GLISp-r: A preference-based optimization algorithm with convergence guarantees
This work addresses optimization problems where explicit objective functions are unavailable, relying on human preferences, which is incremental as it builds on the existing GLISp method.
The authors tackled the problem of preference-based optimization, where a decision-maker iteratively compares pairs of tunings to find the most preferred calibration while minimizing comparisons, by proposing GLISp-r, an extension of GLISp with a new candidate selection criterion inspired by MSRS. The result shows that GLISp-r is less likely to get stuck in local optima, supported by a proof of global convergence and empirical comparisons on benchmark problems.

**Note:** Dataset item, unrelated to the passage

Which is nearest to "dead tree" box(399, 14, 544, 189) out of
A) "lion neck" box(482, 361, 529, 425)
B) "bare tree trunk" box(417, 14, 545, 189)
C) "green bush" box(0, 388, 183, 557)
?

Preference-based optimization algorithms are iterative procedures that seek the optimal calibration of a decision vector based only on comparisons between couples of different tunings. At each iteration, a human decision-maker expresses a preference between two calibrations (samples), highlighting which one, if any, is better than the other. The optimization procedure must use the observed preferences to find the tuning of the decision vector that is most preferred by the decision-maker, while also minimizing the number of comparisons. In this work, we formulate the preference-based optimization problem from a utility theory perspective. Then, we propose GLISp-r, an extension of a recent preference-based optimization procedure called GLISp. The latter uses a Radial Basis Function surrogate to describe the tastes of the decision-maker. Iteratively, GLISp proposes new samples to compare with the best calibration available by trading off exploitation of the surrogate model and exploration of the decision space. In GLISp-r, we propose a different criterion to use when looking for new candidate samples that is inspired by MSRS, a popular procedure in the black-box optimization framework. Compared to GLISp, GLISp-r is less likely to get stuck on local optima of the preference-based optimization problem. We motivate this claim theoretically, with a proof of global convergence, and empirically, by comparing the performances of GLISp and GLISp-r on several benchmark optimization problems.